According to classified documents obtained by the Los Angeles Times, the Bush administration recently directed the Pentagon to devise nuclear war contingency plans against Russia, China, North Korea, Iran, Iraq, Lybia and Syria. For those who have followed this column since September, the administration's directive should come as no surprise. The "axis of evil" listed by President Bush in January did not include all the players. In fact the biggest players were left out. But they were not left out of U.S. nuclear war plans.

Perhaps the most fascinating item in the secret Pentagon report (obtained by the Los Angeles Times) is the suggestion that U.S. nuclear weapons should be used "in the event of surprising military developments." In this regard, the Pentagon must have known in advance that the report would be leaked. Was the Bush administration signaling the Chinese, North Koreans, Iranians, Syrians and Iraqis that America will not tolerate a sudden and simultaneous offensive against Israel, Taiwan and South Korea that would endanger the West's oil supplies and America's strategic position in the Pacific? Was the United States also signaling Russia, the chief military supplier and backer of these aggressor regimes?

The situation must be serious, indeed, for the United States to risk the diplomatic ire of the world. With untold economic interests at stake, military threats are frowned upon in Washington - a place where economic interests have long been facilitated at the expense of security interests. (One only has to look at the Cox Report on trade with China for proof of this.)

Consider, as well, the ire of peace advocates, liberals, socialists, anarchists, environmentalists and conspiracy theorists. America's malcontents will bustle and fret over the L.A. Times' revelations. Many in Europe will also use this as an opportunity to criticize the United States. After all, much of Europe is up to its economic eyeballs in Russia and will be eager to distance itself from a U.S. foreign policy that embraces nuclear war-fighting.

According to the Los Angeles Times, the Pentagon report says that U.S. forces will use nuclear weapons to defend Israel, Taiwan and South Korea (if necessary).
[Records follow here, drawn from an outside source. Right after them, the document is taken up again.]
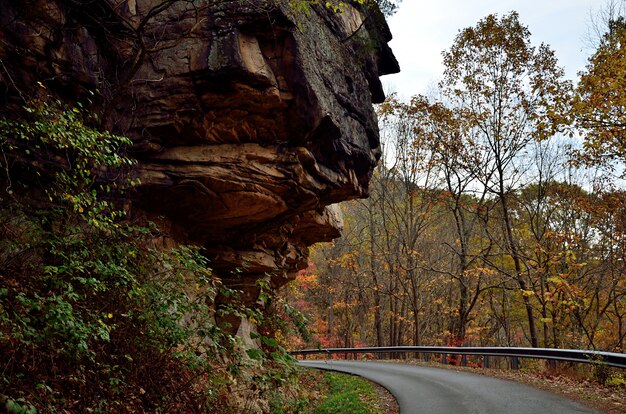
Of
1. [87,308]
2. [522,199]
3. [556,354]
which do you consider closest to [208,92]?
[87,308]

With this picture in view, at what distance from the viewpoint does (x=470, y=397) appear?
28.3ft

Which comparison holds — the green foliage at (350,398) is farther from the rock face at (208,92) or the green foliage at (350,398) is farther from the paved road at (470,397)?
the rock face at (208,92)

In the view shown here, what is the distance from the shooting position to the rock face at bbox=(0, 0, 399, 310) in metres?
8.48

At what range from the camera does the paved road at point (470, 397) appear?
7402 mm

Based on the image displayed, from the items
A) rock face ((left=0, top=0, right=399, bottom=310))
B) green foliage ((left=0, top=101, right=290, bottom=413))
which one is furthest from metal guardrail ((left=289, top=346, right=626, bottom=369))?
rock face ((left=0, top=0, right=399, bottom=310))

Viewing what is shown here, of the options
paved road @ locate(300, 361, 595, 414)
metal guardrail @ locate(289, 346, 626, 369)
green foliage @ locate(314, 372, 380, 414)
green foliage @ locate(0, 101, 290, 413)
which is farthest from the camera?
green foliage @ locate(314, 372, 380, 414)

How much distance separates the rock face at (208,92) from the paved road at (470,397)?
519 centimetres

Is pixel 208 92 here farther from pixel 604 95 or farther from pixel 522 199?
pixel 522 199

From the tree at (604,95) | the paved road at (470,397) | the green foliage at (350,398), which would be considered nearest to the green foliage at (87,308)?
the green foliage at (350,398)

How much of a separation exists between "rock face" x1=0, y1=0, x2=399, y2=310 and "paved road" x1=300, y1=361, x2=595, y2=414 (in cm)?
519

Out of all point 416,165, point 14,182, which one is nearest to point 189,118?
point 14,182

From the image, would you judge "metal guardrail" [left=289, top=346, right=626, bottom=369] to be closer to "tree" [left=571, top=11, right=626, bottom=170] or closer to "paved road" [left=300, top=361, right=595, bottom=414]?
"paved road" [left=300, top=361, right=595, bottom=414]

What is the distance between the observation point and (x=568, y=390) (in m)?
8.82

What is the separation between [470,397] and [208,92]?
8893 millimetres
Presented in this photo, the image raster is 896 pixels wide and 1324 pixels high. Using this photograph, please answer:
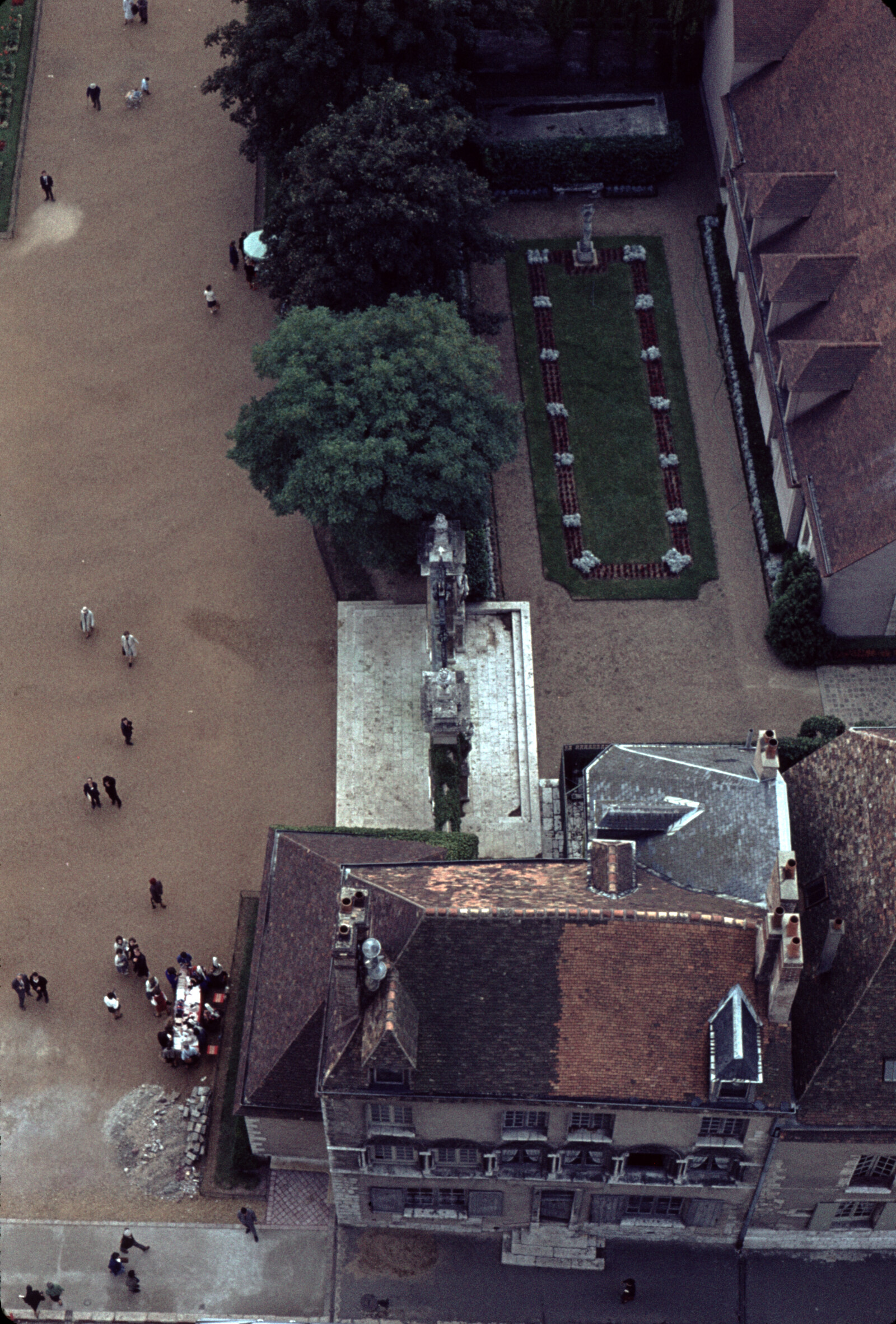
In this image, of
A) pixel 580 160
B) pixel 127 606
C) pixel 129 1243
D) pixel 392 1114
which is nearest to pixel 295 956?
pixel 392 1114

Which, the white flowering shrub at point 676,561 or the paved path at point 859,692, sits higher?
the white flowering shrub at point 676,561

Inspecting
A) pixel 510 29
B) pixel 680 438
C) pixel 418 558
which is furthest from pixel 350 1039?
pixel 510 29

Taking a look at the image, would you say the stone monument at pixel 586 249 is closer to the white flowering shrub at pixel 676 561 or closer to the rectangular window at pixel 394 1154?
the white flowering shrub at pixel 676 561

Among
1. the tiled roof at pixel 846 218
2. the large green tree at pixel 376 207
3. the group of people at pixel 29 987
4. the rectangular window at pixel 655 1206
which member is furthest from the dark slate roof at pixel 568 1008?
the large green tree at pixel 376 207

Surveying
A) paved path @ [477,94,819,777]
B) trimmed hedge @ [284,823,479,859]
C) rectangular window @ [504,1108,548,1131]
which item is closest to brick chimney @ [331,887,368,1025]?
rectangular window @ [504,1108,548,1131]

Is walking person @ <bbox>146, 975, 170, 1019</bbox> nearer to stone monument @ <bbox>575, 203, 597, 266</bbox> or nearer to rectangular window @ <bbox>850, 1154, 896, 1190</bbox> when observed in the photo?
rectangular window @ <bbox>850, 1154, 896, 1190</bbox>

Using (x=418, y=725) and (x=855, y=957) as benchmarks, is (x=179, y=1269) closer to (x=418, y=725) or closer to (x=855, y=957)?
(x=418, y=725)
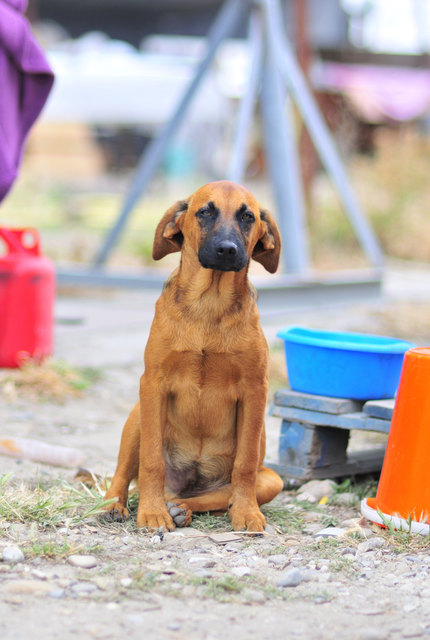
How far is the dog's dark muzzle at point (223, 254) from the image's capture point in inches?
111

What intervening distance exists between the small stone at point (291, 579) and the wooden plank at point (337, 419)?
1.00 meters

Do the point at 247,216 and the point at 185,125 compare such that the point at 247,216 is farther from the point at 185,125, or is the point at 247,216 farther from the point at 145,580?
the point at 185,125

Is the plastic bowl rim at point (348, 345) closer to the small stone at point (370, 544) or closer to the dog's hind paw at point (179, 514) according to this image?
the small stone at point (370, 544)

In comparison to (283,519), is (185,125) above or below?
above

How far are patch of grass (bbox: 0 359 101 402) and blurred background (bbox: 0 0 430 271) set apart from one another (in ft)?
10.2

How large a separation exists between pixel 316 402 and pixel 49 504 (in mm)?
1176

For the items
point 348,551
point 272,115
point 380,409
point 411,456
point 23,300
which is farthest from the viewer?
point 272,115

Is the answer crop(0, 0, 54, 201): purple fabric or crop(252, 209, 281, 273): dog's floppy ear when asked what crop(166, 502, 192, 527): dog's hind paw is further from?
crop(0, 0, 54, 201): purple fabric

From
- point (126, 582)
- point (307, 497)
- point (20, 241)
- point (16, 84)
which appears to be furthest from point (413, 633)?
point (20, 241)

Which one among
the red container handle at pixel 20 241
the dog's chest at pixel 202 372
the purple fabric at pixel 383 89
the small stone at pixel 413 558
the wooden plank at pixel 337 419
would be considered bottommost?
the small stone at pixel 413 558

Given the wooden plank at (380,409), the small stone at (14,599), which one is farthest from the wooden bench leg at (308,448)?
the small stone at (14,599)

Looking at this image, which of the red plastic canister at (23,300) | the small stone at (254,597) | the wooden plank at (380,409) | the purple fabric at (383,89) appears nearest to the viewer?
the small stone at (254,597)

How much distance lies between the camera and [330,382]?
11.9ft

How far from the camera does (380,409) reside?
348 cm
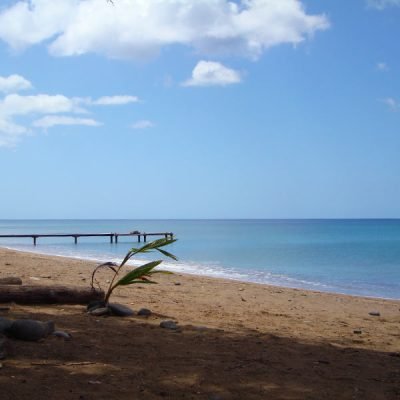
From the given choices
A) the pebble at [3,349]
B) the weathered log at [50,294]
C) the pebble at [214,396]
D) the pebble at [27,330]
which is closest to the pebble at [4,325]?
the pebble at [27,330]

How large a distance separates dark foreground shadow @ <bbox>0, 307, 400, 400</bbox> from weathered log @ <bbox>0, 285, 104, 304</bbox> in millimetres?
1403

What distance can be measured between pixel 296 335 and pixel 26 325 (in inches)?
140

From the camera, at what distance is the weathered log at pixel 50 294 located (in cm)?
777

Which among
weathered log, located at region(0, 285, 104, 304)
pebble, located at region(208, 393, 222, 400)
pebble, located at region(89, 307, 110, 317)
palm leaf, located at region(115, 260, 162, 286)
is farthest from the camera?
weathered log, located at region(0, 285, 104, 304)

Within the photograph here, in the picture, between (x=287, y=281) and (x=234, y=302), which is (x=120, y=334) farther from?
(x=287, y=281)

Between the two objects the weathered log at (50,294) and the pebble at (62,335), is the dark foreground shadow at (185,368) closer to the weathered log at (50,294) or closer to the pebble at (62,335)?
the pebble at (62,335)

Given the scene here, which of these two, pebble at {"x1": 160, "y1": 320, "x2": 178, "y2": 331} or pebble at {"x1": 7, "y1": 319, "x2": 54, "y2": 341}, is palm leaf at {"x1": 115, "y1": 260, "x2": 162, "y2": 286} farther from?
pebble at {"x1": 7, "y1": 319, "x2": 54, "y2": 341}

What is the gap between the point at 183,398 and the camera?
4129mm

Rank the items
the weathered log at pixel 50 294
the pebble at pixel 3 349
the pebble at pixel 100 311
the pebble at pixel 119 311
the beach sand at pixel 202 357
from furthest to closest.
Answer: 1. the weathered log at pixel 50 294
2. the pebble at pixel 119 311
3. the pebble at pixel 100 311
4. the pebble at pixel 3 349
5. the beach sand at pixel 202 357

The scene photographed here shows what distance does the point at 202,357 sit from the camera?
5320 millimetres

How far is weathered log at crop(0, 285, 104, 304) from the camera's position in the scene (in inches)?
306

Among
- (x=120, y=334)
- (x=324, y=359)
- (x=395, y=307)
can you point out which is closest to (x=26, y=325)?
(x=120, y=334)

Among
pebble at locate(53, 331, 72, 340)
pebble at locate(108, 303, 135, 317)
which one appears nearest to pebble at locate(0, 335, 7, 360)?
pebble at locate(53, 331, 72, 340)

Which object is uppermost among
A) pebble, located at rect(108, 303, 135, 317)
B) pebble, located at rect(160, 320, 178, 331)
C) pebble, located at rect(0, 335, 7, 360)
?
pebble, located at rect(0, 335, 7, 360)
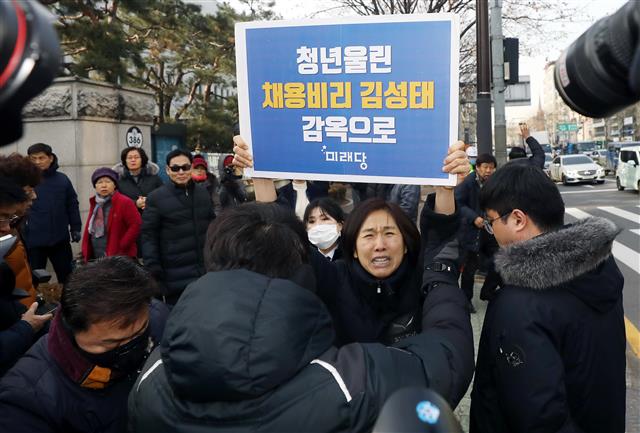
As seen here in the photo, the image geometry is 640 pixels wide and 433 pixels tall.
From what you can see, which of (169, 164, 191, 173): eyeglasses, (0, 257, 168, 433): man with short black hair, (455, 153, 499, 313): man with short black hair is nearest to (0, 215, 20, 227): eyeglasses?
(0, 257, 168, 433): man with short black hair

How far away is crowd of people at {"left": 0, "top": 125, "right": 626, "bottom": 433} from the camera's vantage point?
1.24 metres

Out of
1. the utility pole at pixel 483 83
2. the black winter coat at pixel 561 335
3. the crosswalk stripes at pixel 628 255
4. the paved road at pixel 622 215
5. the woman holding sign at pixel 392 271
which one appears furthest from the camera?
the utility pole at pixel 483 83

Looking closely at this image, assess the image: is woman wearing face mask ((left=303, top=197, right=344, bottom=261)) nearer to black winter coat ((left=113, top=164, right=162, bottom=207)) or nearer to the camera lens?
the camera lens

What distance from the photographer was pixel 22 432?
1.62 metres

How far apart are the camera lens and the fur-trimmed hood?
27.7 inches

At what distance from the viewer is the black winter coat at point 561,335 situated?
1.78 m

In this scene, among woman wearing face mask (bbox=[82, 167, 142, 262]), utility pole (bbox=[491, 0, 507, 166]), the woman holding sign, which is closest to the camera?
the woman holding sign

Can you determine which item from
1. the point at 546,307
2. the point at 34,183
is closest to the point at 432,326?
→ the point at 546,307

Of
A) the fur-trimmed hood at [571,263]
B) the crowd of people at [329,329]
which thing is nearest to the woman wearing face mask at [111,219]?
the crowd of people at [329,329]

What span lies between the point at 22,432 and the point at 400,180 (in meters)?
1.66

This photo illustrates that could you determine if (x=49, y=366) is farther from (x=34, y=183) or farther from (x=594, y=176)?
(x=594, y=176)

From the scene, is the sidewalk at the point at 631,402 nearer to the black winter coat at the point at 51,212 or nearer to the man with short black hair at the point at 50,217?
the man with short black hair at the point at 50,217

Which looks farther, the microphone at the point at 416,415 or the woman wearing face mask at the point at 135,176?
the woman wearing face mask at the point at 135,176

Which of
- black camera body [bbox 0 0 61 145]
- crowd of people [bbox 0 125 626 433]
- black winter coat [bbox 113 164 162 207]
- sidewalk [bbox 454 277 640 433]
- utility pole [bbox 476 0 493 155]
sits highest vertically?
utility pole [bbox 476 0 493 155]
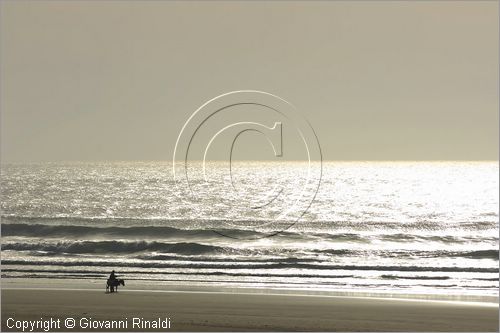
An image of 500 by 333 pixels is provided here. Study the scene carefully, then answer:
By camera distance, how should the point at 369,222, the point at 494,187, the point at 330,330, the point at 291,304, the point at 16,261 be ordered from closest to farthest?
the point at 330,330
the point at 291,304
the point at 16,261
the point at 369,222
the point at 494,187

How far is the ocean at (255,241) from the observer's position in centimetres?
3067

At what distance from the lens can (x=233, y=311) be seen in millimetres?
21906

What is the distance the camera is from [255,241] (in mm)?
47312

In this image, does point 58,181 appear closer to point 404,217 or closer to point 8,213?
point 8,213

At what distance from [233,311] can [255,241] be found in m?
25.4

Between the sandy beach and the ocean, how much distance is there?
332cm

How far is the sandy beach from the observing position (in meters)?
19.9

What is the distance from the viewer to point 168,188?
4161 inches

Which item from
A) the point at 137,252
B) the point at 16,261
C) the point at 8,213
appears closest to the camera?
the point at 16,261

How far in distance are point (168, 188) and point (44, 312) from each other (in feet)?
277

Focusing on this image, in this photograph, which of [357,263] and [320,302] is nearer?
[320,302]

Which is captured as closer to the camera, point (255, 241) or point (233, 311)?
point (233, 311)

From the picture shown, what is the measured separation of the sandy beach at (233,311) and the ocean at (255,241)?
131 inches

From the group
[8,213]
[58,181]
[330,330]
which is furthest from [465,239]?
[58,181]
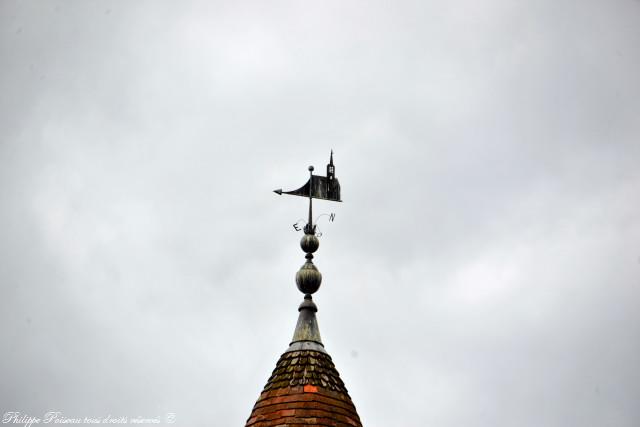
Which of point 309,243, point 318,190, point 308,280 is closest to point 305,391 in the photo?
point 308,280

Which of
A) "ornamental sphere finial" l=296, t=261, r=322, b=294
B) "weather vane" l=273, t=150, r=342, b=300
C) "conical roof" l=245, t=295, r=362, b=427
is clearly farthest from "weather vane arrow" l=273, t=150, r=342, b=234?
"conical roof" l=245, t=295, r=362, b=427

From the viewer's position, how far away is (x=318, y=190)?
15945mm

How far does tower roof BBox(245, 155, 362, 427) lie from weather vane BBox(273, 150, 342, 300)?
0.02 metres

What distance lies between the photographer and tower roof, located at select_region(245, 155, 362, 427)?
1354 centimetres

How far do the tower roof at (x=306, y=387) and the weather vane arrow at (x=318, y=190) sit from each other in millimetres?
1085

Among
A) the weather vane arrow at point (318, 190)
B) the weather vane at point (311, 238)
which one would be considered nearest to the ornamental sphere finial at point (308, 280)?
the weather vane at point (311, 238)

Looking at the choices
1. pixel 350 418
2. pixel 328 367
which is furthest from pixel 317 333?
pixel 350 418

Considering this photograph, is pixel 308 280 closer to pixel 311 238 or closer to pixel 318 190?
pixel 311 238

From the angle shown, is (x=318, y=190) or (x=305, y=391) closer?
(x=305, y=391)

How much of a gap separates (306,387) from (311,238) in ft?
9.16

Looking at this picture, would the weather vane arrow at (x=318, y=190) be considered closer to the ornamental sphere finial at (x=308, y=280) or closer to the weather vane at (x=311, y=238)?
the weather vane at (x=311, y=238)

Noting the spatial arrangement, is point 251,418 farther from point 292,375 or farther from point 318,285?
point 318,285

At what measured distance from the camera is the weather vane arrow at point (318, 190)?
15.8 meters

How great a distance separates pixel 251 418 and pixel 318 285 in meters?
2.56
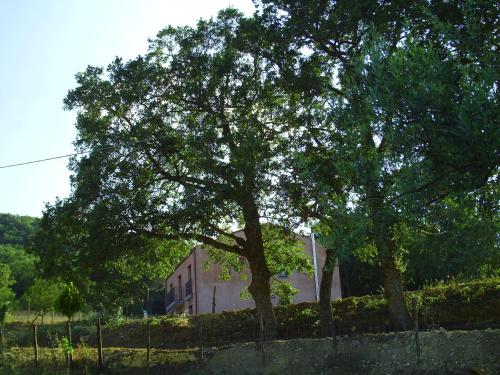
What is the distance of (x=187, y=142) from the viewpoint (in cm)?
1914

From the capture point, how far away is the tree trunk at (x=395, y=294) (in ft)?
60.7

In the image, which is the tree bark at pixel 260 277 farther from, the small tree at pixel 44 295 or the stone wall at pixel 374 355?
the small tree at pixel 44 295

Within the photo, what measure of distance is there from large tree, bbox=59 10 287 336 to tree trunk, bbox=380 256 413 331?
12.7 ft

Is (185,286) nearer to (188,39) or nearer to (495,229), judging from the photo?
(188,39)

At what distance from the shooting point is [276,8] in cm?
1947

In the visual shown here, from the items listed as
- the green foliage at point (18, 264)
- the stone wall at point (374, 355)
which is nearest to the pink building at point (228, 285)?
the stone wall at point (374, 355)

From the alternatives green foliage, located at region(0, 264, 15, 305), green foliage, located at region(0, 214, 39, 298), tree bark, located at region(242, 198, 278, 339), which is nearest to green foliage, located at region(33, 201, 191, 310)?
tree bark, located at region(242, 198, 278, 339)

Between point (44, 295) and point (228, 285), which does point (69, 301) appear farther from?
point (228, 285)

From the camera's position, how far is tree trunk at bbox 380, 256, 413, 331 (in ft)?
60.7

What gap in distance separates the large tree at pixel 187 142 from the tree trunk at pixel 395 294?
3.86 metres

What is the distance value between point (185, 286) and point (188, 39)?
3332 cm

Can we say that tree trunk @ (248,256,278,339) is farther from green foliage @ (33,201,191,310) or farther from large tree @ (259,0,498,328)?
large tree @ (259,0,498,328)

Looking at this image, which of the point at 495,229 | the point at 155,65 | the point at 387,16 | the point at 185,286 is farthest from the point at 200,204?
the point at 185,286

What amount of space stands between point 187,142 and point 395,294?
804cm
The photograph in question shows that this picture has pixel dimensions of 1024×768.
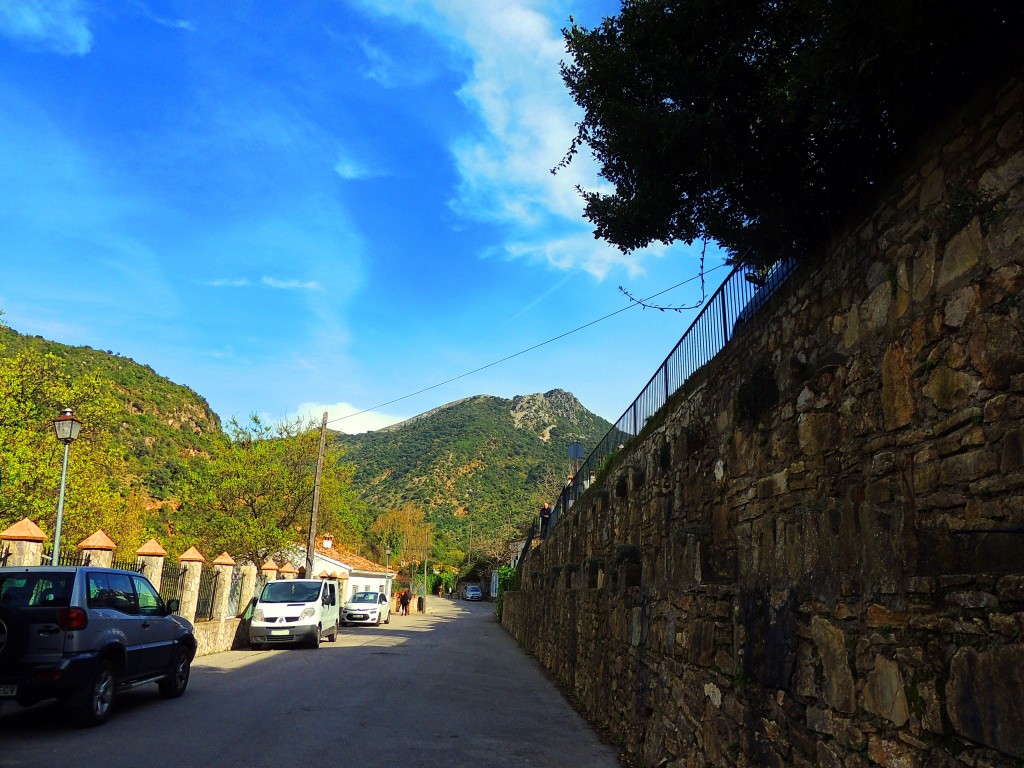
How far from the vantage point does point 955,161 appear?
10.7 ft

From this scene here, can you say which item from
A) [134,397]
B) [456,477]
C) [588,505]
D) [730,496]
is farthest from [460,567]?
[730,496]

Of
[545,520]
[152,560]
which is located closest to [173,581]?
[152,560]

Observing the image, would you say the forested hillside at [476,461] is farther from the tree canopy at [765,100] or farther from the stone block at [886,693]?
the stone block at [886,693]

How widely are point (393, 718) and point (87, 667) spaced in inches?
140

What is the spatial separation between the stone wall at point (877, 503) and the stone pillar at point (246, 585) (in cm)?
1615

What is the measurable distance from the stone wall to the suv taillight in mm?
6213

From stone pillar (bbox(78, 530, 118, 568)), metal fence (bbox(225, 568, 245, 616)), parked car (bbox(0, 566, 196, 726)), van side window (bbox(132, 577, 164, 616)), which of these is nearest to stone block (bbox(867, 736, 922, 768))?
parked car (bbox(0, 566, 196, 726))

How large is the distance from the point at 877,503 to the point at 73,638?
7.90 metres

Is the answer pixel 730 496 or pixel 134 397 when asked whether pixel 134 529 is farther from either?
pixel 730 496

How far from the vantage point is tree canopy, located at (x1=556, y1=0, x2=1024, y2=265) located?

Here we find the triple threat spelled out. Readers may remember that during the Cold War, U.S. policy was to deter Russian conventional superiority in Europe with American tactical nukes. Now the U.S. is applying this same logic to stabilize three areas where tensions are building. Clearly, U.S. ground forces may be too few and far between to deter simultaneous attacks in the Middle East and Far East. Today's United States Army is only the ninth largest army in the world. North Korea, China and Russia (among others) deploy more ground forces than the United States. In fact, it is comical to hear complaints about U.S. global hegemony when a few hundred U.S. soldiers deploy to the former Soviet republics of Georgia and Central Asia. Hundreds of thousands of Russian troops are operating nearby. How could such laughably small U.S. forces pose a threat?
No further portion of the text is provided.